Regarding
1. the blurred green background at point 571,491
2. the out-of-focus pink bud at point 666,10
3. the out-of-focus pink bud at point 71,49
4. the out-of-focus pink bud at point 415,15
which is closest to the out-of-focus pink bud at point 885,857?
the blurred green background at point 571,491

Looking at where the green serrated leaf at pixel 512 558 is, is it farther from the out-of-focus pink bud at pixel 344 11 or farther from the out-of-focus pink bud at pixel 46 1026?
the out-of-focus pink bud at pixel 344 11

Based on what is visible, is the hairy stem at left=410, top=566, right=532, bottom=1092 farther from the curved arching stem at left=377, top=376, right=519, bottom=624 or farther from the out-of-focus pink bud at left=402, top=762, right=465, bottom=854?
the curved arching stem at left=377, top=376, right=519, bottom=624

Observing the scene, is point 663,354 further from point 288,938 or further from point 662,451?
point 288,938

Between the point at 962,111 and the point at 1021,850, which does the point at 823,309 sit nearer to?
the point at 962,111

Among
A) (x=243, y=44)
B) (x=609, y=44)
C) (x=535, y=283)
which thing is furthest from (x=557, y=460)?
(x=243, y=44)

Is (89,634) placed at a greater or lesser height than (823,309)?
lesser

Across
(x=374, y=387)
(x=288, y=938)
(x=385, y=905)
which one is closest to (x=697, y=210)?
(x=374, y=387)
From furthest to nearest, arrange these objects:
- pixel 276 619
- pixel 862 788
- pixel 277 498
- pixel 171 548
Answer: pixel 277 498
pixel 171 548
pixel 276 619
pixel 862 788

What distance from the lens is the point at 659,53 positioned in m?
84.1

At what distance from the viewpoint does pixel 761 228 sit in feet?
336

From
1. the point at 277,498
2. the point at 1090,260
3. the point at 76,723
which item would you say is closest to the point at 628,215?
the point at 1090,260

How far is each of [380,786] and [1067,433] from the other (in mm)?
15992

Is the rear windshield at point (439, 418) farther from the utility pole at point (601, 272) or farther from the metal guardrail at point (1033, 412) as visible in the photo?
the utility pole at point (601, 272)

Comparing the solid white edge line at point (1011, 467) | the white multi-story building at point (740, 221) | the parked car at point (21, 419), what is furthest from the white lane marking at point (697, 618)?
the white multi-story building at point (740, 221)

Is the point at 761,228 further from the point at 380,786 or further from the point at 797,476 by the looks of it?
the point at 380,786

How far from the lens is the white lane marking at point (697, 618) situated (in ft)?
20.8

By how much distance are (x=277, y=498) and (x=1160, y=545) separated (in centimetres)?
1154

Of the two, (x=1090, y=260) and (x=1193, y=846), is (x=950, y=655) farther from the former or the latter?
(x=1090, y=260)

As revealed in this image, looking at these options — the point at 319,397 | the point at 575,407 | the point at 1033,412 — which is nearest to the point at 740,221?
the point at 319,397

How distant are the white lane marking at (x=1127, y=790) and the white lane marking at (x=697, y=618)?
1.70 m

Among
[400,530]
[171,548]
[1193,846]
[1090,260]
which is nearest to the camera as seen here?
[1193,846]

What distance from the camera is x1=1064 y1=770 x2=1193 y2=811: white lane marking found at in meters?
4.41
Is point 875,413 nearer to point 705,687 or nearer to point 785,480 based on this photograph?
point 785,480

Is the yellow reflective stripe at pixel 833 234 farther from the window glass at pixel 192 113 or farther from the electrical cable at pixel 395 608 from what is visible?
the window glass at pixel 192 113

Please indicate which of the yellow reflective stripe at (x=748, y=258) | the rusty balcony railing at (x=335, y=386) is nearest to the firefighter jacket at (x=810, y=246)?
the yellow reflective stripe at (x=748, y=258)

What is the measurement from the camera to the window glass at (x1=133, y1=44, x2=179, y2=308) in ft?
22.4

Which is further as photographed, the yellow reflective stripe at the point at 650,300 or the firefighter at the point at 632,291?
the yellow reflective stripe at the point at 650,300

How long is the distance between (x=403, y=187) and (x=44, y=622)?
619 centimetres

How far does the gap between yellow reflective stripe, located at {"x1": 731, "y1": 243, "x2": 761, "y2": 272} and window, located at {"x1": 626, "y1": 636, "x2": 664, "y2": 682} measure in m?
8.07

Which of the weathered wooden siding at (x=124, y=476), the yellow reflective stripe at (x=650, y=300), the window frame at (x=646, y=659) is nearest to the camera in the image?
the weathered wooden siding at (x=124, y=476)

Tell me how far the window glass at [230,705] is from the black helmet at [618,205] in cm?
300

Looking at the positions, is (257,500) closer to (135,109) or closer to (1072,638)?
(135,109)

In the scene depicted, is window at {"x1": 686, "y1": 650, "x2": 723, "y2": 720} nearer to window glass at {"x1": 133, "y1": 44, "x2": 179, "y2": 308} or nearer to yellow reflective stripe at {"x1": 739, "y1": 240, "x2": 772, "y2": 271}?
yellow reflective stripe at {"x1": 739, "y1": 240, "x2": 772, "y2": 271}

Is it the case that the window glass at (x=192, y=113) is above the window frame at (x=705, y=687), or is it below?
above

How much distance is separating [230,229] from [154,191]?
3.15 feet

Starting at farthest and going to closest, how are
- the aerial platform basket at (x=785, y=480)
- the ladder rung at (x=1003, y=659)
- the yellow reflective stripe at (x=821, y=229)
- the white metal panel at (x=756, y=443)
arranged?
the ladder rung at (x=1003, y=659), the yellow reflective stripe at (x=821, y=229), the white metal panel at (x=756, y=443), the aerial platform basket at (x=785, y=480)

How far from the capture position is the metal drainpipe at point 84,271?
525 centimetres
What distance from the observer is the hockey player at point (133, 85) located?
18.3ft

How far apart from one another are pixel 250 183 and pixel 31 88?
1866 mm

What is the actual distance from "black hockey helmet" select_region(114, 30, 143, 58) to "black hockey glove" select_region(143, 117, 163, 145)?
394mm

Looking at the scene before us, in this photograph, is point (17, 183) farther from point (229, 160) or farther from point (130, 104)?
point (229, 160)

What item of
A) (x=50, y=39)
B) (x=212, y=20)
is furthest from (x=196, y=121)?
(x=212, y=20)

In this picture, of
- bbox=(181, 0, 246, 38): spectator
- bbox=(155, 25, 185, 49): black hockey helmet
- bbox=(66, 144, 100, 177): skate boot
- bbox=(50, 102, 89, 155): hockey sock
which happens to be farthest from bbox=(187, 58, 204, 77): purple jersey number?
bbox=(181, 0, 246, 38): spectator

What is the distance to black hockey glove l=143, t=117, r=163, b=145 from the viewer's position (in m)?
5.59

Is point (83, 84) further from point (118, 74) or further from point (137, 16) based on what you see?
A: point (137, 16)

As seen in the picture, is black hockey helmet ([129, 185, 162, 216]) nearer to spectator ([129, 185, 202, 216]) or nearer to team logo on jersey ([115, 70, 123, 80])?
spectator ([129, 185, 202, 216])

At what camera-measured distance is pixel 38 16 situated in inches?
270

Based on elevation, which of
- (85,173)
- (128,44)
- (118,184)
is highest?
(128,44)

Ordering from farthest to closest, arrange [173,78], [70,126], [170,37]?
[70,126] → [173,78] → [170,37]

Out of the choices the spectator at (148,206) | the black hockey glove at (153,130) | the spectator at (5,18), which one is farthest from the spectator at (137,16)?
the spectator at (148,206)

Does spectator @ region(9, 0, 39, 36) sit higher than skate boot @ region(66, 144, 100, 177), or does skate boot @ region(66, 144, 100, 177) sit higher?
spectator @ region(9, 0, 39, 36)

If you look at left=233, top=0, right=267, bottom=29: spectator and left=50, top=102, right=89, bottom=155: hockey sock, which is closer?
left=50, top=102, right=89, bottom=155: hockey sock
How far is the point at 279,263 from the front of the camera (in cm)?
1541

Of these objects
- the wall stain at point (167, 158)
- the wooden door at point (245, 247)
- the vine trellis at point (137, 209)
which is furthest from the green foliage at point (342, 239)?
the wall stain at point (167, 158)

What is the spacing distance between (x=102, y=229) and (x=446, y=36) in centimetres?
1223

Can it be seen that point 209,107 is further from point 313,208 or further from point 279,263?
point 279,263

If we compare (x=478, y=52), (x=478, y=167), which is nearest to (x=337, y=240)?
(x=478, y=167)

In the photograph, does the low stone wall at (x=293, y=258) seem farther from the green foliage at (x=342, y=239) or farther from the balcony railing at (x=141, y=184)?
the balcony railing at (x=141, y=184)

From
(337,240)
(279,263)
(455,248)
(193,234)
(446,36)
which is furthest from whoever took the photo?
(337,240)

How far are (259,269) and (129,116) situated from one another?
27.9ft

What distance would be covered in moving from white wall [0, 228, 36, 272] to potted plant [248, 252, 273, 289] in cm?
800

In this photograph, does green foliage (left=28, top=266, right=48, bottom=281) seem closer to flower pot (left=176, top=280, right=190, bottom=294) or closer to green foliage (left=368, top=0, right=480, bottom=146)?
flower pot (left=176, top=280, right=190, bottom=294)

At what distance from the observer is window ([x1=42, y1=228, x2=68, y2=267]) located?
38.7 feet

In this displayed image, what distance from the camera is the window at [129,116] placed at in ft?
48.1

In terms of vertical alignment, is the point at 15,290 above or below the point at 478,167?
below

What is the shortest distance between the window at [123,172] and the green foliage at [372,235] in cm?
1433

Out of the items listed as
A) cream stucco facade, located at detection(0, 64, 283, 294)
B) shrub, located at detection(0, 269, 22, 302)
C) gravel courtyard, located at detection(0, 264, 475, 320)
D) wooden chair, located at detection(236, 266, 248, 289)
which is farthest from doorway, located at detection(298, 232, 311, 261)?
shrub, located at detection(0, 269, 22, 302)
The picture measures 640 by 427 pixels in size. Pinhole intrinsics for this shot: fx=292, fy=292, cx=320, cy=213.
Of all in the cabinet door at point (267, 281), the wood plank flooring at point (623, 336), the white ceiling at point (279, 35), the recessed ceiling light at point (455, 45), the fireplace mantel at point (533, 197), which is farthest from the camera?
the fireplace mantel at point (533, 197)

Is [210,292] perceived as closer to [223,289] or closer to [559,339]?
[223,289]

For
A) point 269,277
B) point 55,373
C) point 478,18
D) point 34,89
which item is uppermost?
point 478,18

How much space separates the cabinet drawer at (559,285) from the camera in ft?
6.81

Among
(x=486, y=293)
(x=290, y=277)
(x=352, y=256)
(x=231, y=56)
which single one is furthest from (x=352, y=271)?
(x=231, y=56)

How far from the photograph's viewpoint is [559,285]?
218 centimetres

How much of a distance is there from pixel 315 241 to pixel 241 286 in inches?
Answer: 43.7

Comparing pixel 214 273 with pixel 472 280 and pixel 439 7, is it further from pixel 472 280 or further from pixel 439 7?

········

Exercise description - Write out the lines above from the one containing "Is [210,292] perceived" through the last, exactly as they are.

The output -
Is [210,292] perceived as closer to [223,289] or closer to [559,339]?
[223,289]

For
A) point 269,277
B) point 55,373
C) point 478,18
D) point 34,89
which item is uppermost?
point 478,18

How much space separates the cabinet drawer at (559,285) from the camera in ft?
6.81

Among
(x=486, y=293)
(x=290, y=277)
(x=352, y=256)
(x=231, y=56)
which single one is furthest from (x=352, y=271)?
(x=231, y=56)

How far from the photograph's viewpoint is [559,285]?
218 centimetres

How much of a distance is there from pixel 315 241 to pixel 241 286 in inches?
Answer: 43.7

Comparing pixel 214 273 with pixel 472 280 and pixel 439 7, is it further from pixel 472 280 or further from pixel 439 7?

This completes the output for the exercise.